* _SUPPLIED DATA_:
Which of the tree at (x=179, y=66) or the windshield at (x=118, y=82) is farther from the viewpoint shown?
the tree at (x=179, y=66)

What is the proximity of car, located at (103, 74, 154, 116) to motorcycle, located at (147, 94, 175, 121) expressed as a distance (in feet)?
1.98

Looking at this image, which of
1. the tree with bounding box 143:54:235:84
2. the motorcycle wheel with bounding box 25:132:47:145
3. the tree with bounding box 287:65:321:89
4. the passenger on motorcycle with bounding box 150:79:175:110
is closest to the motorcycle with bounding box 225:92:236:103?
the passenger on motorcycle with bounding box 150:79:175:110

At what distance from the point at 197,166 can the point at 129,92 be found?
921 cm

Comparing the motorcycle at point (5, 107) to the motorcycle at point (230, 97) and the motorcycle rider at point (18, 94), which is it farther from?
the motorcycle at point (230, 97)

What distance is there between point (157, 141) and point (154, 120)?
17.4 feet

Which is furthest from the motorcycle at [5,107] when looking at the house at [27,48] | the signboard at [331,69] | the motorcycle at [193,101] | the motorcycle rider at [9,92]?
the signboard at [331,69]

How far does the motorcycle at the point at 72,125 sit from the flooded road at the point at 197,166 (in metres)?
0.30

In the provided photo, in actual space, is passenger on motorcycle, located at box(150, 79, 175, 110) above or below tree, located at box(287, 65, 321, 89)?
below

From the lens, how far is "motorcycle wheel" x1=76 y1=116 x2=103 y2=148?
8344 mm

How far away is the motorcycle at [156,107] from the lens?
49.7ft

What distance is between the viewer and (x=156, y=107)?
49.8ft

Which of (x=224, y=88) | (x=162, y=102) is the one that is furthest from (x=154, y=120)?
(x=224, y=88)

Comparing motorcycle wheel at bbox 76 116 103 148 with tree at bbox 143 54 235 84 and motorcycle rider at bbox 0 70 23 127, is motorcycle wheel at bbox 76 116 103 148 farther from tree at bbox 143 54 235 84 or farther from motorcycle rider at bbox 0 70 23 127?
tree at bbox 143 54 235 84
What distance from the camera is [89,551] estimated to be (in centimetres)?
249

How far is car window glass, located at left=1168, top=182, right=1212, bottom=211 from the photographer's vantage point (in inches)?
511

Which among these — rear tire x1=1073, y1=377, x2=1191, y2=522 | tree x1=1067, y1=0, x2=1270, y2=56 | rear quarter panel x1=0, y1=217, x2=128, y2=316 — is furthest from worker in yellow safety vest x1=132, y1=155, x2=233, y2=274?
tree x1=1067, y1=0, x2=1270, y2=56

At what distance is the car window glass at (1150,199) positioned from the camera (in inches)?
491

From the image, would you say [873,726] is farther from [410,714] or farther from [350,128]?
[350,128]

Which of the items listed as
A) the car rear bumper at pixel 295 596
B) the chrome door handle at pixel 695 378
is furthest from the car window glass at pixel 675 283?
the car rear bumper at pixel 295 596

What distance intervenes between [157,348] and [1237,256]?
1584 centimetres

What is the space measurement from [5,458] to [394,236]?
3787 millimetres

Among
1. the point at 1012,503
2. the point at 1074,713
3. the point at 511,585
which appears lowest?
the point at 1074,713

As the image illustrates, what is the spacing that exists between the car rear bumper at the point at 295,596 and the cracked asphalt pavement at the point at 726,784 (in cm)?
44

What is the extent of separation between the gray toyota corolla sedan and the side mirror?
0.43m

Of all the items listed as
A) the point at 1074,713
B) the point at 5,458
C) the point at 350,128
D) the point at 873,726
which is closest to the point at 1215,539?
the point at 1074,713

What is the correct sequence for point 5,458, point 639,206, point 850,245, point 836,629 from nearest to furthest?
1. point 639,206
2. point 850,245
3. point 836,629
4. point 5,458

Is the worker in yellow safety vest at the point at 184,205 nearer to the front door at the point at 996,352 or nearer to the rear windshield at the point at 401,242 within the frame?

* _EXERCISE BRIEF_: Extract the entries word for word, from the line containing "What is the space" up to and including the last line of the entries.

* _OUTPUT OF THE EXERCISE_:
What is the space measurement from [5,458] to [394,236]?
3787 millimetres

Among
1. the point at 1012,503
2. the point at 1074,713
3. the point at 511,585
which appears lowest?
the point at 1074,713

As the image illustrates, what is the spacing that exists between the car rear bumper at the point at 295,596 and the cracked asphalt pavement at the point at 726,784 (in cm)?
44

What is the extent of separation between the gray toyota corolla sedan and the side mirror?
0.43m

Of all the items listed as
A) the point at 1074,713
B) the point at 5,458
C) the point at 350,128
D) the point at 873,726
which is closest to the point at 1215,539?
the point at 1074,713

What is the correct sequence for point 5,458, point 639,206, point 850,245, point 836,629 from nearest to furthest?
1. point 639,206
2. point 850,245
3. point 836,629
4. point 5,458

Is the worker in yellow safety vest at the point at 184,205 nearer to the front door at the point at 996,352 or nearer to the rear windshield at the point at 401,242 within the frame?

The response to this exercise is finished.